Como tierra mítica y legendaria, desde "Los Césares" hasta la "tierra maldecida por la esterilidad" de Darwin (1890), la Patagonia se presentó, primero ante los ojos de la corona española y después del Estado argentino, como un desafío. Desde mediados del siglo XVIII, el diseño geográfico de los límites físicos de sus territorios siguió los mismos términos de subalternidad, en el sentido gramsciano de los sectores marginalizados, de explotación, conquista militar y sumisión de la etapa colonial. La corona diseñó administraciones donde la Patagonia dependía de amplias circunscripciones (Capitanía General de Chile, Gobernación y Virreinato del Río de la Plata). Con las reformas borbónicas, el Virreinato del Río de la Plata incorporó a la Patagonia en los mapas, pero marcó la frontera bonaerense con los pueblos indígenas a través de enfrentamientos, pactos políticos y acuerdos comerciales.
La Pacificación de la Araucanía chilena (1861-1883) y la Conquista del desierto en la Patagonia argentina (1879-1884) incorporaron por la fuerza a los territorios del sur. Si bien la historiografía chilena reemplaza el término conquista por pacificación, la argentina sigue sosteniendo el de conquista como la acción militar que busca apoderarse de un territorio. Por otro lado, es importante señalar la resistencia de los pueblos originarios de uno y otro lado de la cordillera que, tanto en la etapa colonial como nacional, frenaron la ocupación al sur del Bío Bío en Chile y del río Colorado en Argentina. "Las campañas militares de Chile y Argentina siguieron su curso hasta fines de 1885, luego de esa fecha ya no hubo más resistencia, la mayoría de los focos fueron apagados con un costo muy alto de vidas, especialmente mapuche" (Bello, 2014: 289).

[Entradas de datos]
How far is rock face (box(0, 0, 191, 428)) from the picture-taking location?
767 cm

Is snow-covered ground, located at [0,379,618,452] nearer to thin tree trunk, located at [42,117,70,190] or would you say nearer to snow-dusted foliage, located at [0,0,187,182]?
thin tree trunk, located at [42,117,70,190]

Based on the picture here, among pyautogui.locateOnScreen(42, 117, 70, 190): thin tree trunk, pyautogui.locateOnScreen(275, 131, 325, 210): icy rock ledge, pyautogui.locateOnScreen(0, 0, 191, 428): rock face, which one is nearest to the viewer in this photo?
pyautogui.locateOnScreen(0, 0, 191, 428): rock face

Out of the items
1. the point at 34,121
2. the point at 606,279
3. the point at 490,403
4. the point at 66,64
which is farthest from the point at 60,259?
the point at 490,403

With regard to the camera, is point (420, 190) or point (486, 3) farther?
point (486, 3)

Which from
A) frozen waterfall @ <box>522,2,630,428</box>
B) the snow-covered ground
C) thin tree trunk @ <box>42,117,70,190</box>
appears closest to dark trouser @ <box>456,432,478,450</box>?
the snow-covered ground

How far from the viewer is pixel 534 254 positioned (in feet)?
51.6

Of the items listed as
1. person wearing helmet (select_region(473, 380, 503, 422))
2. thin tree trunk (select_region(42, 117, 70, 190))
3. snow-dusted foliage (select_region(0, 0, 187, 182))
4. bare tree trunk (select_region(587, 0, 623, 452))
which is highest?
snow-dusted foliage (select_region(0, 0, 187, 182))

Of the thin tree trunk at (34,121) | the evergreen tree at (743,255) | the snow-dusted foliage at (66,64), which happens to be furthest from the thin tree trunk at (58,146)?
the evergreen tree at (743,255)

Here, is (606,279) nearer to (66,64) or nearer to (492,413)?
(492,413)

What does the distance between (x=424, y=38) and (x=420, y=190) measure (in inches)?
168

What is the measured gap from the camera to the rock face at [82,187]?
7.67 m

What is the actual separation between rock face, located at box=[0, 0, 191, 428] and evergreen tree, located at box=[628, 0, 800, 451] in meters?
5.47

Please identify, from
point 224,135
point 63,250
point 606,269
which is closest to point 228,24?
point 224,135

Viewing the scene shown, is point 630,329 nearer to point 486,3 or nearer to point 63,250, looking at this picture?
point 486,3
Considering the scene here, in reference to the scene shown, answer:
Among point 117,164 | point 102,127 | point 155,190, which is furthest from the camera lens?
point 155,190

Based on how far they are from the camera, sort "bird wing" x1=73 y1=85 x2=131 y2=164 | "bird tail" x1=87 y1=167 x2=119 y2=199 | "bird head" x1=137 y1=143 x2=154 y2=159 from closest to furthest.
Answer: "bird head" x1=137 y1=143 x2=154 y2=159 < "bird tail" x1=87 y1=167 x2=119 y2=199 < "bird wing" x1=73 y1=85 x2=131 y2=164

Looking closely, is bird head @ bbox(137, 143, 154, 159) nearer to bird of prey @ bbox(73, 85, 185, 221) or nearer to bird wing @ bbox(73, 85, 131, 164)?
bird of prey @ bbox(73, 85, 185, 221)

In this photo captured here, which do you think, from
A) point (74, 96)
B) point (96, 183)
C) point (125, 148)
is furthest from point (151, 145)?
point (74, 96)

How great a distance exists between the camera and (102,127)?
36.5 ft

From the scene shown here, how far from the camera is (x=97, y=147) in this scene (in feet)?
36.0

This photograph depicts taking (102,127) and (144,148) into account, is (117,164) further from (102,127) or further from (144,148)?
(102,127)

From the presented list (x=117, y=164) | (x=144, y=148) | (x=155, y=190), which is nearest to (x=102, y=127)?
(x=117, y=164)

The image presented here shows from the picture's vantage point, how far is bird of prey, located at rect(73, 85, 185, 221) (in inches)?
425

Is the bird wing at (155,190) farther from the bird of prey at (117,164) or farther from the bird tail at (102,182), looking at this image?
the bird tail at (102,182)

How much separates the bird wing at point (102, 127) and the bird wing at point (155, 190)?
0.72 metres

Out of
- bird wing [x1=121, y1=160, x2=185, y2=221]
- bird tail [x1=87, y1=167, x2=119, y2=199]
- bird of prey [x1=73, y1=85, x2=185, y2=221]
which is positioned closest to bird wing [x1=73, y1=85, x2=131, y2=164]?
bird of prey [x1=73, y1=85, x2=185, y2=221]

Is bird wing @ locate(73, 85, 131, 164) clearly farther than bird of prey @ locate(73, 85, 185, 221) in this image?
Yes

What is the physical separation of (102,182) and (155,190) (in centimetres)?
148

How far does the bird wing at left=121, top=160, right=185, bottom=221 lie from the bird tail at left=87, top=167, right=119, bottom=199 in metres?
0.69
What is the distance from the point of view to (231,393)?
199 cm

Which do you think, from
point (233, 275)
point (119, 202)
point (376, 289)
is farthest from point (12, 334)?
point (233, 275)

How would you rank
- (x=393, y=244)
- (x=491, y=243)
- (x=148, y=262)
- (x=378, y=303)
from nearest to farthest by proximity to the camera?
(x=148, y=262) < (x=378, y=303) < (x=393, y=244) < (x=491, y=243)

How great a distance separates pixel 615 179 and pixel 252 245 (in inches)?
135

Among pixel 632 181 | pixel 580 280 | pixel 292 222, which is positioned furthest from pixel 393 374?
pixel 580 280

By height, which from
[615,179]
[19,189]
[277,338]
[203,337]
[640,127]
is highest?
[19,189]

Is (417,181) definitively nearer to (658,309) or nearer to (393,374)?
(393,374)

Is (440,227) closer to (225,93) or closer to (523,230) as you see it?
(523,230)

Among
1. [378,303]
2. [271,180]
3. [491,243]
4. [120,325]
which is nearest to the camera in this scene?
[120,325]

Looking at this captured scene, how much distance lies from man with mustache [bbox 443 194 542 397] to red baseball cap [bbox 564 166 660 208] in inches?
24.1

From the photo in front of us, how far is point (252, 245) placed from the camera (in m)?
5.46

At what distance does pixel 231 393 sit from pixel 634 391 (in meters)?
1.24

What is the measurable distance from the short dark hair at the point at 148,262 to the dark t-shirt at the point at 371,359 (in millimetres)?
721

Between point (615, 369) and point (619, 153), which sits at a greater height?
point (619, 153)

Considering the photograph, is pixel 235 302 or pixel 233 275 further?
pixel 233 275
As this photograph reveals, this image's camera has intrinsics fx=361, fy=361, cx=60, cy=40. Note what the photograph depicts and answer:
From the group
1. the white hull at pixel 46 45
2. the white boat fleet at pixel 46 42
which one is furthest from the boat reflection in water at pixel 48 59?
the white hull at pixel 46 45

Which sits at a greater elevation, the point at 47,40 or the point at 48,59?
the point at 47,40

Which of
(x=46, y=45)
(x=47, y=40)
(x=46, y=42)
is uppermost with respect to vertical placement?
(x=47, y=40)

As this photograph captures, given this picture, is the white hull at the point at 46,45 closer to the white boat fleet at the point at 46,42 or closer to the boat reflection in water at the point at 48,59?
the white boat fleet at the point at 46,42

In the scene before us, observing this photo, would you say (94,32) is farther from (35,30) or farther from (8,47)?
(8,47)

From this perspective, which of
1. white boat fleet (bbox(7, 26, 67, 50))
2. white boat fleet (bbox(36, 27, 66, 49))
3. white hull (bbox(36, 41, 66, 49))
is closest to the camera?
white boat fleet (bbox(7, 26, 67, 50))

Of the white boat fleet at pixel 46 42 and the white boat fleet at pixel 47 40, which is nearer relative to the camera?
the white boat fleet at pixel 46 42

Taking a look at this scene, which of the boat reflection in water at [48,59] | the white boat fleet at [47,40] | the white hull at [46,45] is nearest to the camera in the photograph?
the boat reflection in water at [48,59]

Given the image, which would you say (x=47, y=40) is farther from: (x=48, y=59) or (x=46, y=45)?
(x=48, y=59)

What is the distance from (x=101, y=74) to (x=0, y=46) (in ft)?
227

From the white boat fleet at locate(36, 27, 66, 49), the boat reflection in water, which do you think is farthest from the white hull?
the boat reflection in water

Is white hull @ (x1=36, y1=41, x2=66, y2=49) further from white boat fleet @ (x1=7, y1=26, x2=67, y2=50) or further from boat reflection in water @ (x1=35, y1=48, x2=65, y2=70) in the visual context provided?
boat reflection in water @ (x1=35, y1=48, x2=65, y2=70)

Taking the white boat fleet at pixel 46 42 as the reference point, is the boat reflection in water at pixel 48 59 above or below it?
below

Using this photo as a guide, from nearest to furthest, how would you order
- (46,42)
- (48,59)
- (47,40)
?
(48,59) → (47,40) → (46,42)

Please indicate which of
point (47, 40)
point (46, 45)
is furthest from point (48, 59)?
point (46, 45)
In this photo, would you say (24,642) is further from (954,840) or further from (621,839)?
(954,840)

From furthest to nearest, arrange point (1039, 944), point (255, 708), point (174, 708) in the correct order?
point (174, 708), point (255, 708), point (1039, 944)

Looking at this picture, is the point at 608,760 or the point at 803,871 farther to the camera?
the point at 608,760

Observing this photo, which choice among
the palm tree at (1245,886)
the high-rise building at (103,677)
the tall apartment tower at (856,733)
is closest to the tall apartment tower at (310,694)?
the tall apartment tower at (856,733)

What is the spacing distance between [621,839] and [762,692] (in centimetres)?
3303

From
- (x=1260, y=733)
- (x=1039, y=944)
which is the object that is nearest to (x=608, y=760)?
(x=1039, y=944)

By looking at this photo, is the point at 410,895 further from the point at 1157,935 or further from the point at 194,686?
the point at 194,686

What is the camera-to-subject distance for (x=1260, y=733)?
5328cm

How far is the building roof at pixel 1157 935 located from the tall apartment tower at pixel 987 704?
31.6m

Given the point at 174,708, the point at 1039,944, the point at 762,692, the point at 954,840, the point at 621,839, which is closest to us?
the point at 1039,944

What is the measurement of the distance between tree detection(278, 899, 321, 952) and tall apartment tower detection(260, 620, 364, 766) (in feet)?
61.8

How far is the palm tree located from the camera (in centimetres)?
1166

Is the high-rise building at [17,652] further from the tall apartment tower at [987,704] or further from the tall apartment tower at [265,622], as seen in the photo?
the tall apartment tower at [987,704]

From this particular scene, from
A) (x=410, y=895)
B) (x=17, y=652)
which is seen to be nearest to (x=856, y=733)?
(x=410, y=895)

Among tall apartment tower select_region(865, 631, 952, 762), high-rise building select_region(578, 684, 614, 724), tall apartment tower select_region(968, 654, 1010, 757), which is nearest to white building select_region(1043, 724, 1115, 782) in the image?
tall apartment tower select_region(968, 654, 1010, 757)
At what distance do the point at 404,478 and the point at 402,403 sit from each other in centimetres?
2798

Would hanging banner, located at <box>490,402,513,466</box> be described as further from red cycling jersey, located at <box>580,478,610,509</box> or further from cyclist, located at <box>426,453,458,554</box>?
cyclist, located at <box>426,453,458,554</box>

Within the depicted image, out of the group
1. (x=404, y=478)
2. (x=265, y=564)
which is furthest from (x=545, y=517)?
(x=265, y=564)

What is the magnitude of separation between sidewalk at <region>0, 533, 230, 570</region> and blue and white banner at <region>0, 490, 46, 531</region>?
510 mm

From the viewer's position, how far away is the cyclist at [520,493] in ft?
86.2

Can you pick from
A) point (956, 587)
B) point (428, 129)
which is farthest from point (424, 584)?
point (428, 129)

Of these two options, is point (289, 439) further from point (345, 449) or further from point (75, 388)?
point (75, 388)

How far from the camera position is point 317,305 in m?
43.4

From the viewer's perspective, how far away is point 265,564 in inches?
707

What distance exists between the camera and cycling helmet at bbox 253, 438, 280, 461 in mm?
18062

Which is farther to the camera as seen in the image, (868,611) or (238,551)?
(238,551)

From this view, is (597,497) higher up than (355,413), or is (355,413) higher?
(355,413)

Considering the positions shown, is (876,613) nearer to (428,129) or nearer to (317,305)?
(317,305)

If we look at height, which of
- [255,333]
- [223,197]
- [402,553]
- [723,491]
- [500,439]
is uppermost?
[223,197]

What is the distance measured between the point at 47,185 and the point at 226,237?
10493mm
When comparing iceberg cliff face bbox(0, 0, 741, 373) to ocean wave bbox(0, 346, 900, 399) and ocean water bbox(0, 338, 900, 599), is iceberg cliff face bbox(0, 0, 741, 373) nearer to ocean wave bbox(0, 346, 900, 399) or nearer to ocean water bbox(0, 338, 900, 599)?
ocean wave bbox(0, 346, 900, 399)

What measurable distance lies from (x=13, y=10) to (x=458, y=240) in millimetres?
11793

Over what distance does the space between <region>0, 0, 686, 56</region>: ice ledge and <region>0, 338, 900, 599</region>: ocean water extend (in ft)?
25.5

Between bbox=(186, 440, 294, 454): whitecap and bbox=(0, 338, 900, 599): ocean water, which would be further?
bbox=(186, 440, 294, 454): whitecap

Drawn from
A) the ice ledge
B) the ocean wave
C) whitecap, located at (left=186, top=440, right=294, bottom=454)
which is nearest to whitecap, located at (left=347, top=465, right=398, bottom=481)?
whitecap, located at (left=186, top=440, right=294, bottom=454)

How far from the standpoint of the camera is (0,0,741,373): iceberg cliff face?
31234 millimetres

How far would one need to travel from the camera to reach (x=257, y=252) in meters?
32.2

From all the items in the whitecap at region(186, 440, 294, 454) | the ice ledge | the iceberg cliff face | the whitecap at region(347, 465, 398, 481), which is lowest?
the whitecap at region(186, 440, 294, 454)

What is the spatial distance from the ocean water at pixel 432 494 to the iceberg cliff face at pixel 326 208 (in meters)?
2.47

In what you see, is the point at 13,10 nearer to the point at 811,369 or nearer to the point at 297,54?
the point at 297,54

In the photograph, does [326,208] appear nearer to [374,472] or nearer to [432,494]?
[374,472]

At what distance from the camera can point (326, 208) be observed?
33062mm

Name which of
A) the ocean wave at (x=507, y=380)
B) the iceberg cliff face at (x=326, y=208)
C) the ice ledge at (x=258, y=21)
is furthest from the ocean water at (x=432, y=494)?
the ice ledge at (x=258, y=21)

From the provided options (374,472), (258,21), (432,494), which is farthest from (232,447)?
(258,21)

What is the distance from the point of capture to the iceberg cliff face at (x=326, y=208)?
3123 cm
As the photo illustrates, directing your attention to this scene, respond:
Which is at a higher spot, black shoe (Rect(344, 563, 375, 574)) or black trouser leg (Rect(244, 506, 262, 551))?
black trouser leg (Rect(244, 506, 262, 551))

Tareas:
• a. Transcriba literalmente el fragmento del texto sobre la Patagonia que se abre con las palabras "La Pacificación de" y se cierra con "(Bello, 2014: 289).".
• b. Indique si cada afirmación concuerda con el texto sobre la Patagonia. Responda sí o no y cite textualmente las palabras del texto que lo deciden.
(i) La historiografía chilena sustituye el término conquista por pacificación.
(ii) La Conquista del desierto en la Patagonia argentina tuvo lugar entre 1861 y 1883.
(iii) Con las reformas borbónicas, el Virreinato del Río de la Plata dejó a la Patagonia fuera de los mapas.
• c. Prolongue el texto sobre la Patagonia a partir de su última oración.

Respuestas:
• a.
La Pacificación de la Araucanía chilena (1861-1883) y la Conquista del desierto en la Patagonia argentina (1879-1884) incorporaron por la fuerza a los territorios del sur. Si bien la historiografía chilena reemplaza el término conquista por pacificación, la argentina sigue sosteniendo el de conquista como la acción militar que busca apoderarse de un territorio. Por otro lado, es importante señalar la resistencia de los pueblos originarios de uno y otro lado de la cordillera que, tanto en la etapa colonial como nacional, frenaron la ocupación al sur del Bío Bío en Chile y del río Colorado en Argentina. "Las campañas militares de Chile y Argentina siguieron su curso hasta fines de 1885, luego de esa fecha ya no hubo más resistencia, la mayoría de los focos fueron apagados con un costo muy alto de vidas, especialmente mapuche" (Bello, 2014: 289).

• b.
(i) Sí: "la historiografía chilena reemplaza el término conquista por pacificación"
(ii) No: "la Conquista del desierto en la Patagonia argentina (1879-1884)"
(iii) No: "el Virreinato del Río de la Plata incorporó a la Patagonia en los mapas"

• c.
Esta incorporación territorial puede señalarse como la ruptura de la articulación transversal del territorio patagónico entre el Atlántico y el Pacífico, pues la región argentina se relaciona con Buenos Aires y la chilena con Santiago. Tras el proceso de conquista, además de la corona española, la Iglesia católica sumó sus propias marcas territoriales bajo el mismo parámetro de subalternidad.
En este trabajo observaremos cómo, a través de los esquemas territoriales seleccionados, ambas instituciones graficaron un espacio que no solo se refiere a elementos visibles, sino a marcas de sentidos que inciden en modelos urbanos y reconocimientos poblacionales. Entendemos, junto a Quintero Pérez (2008: 107), que aun cuando lo social y lo espacial se condicionan en los mismos procesos, esta vinculación
implica un proceso de apropiación y adaptación desde ambos blancos y es allí, precisamente, donde se entiende la importancia de las prácticas de control como estrategia para apropiar y regular el uso y la ocupación de los espacios, y por ende su construcción social.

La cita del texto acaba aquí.